Copy the forum thread about dogs nudging hands, word for word and in full.

+++ PASSAGE TO READ +++

# Hand nudging?



## brebrehj (Jan 18, 2013)

My 7 month old, Boxer is constantly by my side. For the past few weeks when ever im walking down the hall or....well anywhere he will nudge my hand with his nose. I think its adorable! 
Does anyone elses dog do this too? What does it mean? 

Sent from Petguide.com Free App


----------



## Shade (Feb 20, 2012)

Delgado will nudge my hand, mostly with a toy in his mouth as a hint to take it and throw it


----------



## MaggieRoseLee (Aug 17, 2001)

Communication, doggy style. Mom I am HERE!!!


----------



## brebrehj (Jan 18, 2013)

MaggieRoseLee said:


> Communication, doggy style. Mom I am HERE!!!


Lol he's hard to miss! It really is adorable

Sent from Petguide.com Free App


----------



## wolfy dog (Aug 1, 2012)

It's a sweet way of telling you, "Don't forget me". Like if that were an option.....
I love that gentle nudge and it works for them too.


----------



## Cheyanna (Aug 18, 2012)

Gilda, Fiona's sister, does the nudge. It means pet me.


Sent from Petguide.com Free App


----------



## vickip9 (Mar 28, 2012)

I don't just get the "nudge", I get the full on "scoop my hand up onto his head with his nose". That's his way of saying "I want you to pet me, scratch me, love on me, etc.". And if I ignore, it's usually followed by him launching his front half up onto my lap to completely interrupt whatever I'm doing so he can get some attention.


----------



## Freestep (May 1, 2011)

the "nudge" is cute and sweet, it's basically saying "I want your attention". But if allowed to go to extremes, it can get annoying. Like when you have a drink in your hand, or you're trying to use your hands to do something, or you're trying to eat, etc. it can be really difficult when a dog is constantly nosing you.

+++ INFORMATION GIVEN +++

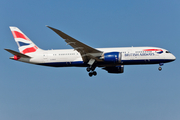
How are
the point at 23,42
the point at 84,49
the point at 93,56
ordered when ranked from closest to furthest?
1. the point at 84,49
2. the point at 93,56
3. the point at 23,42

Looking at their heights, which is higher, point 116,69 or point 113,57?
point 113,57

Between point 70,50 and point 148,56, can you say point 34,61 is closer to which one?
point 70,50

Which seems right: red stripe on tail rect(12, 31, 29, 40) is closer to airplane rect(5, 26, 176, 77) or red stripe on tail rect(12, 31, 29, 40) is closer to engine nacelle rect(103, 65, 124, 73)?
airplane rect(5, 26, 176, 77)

+++
+++ INFORMATION GIVEN +++

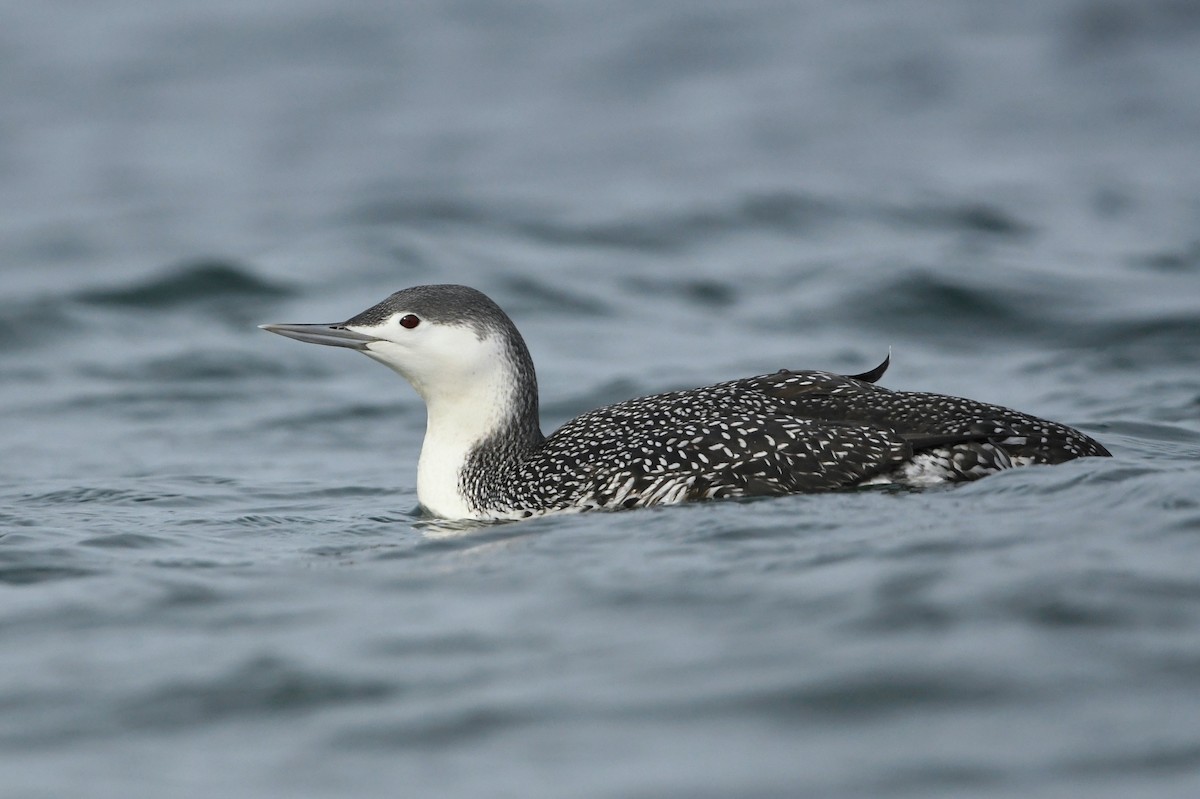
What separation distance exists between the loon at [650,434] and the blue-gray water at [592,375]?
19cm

+++

**CORRECT OUTPUT**
# Hand nudging?



## brebrehj (Jan 18, 2013)

My 7 month old, Boxer is constantly by my side. For the past few weeks when ever im walking down the hall or....well anywhere he will nudge my hand with his nose. I think its adorable! 
Does anyone elses dog do this too? What does it mean? 

Sent from Petguide.com Free App


----------



## Shade (Feb 20, 2012)

Delgado will nudge my hand, mostly with a toy in his mouth as a hint to take it and throw it


----------



## MaggieRoseLee (Aug 17, 2001)

Communication, doggy style. Mom I am HERE!!!


----------



## brebrehj (Jan 18, 2013)

MaggieRoseLee said:


> Communication, doggy style. Mom I am HERE!!!


Lol he's hard to miss! It really is adorable

Sent from Petguide.com Free App


----------



## wolfy dog (Aug 1, 2012)

It's a sweet way of telling you, "Don't forget me". Like if that were an option.....
I love that gentle nudge and it works for them too.


----------



## Cheyanna (Aug 18, 2012)

Gilda, Fiona's sister, does the nudge. It means pet me.


Sent from Petguide.com Free App


----------



## vickip9 (Mar 28, 2012)

I don't just get the "nudge", I get the full on "scoop my hand up onto his head with his nose". That's his way of saying "I want you to pet me, scratch me, love on me, etc.". And if I ignore, it's usually followed by him launching his front half up onto my lap to completely interrupt whatever I'm doing so he can get some attention.


----------



## Freestep (May 1, 2011)

the "nudge" is cute and sweet, it's basically saying "I want your attention". But if allowed to go to extremes, it can get annoying. Like when you have a drink in your hand, or you're trying to use your hands to do something, or you're trying to eat, etc. it can be really difficult when a dog is constantly nosing you.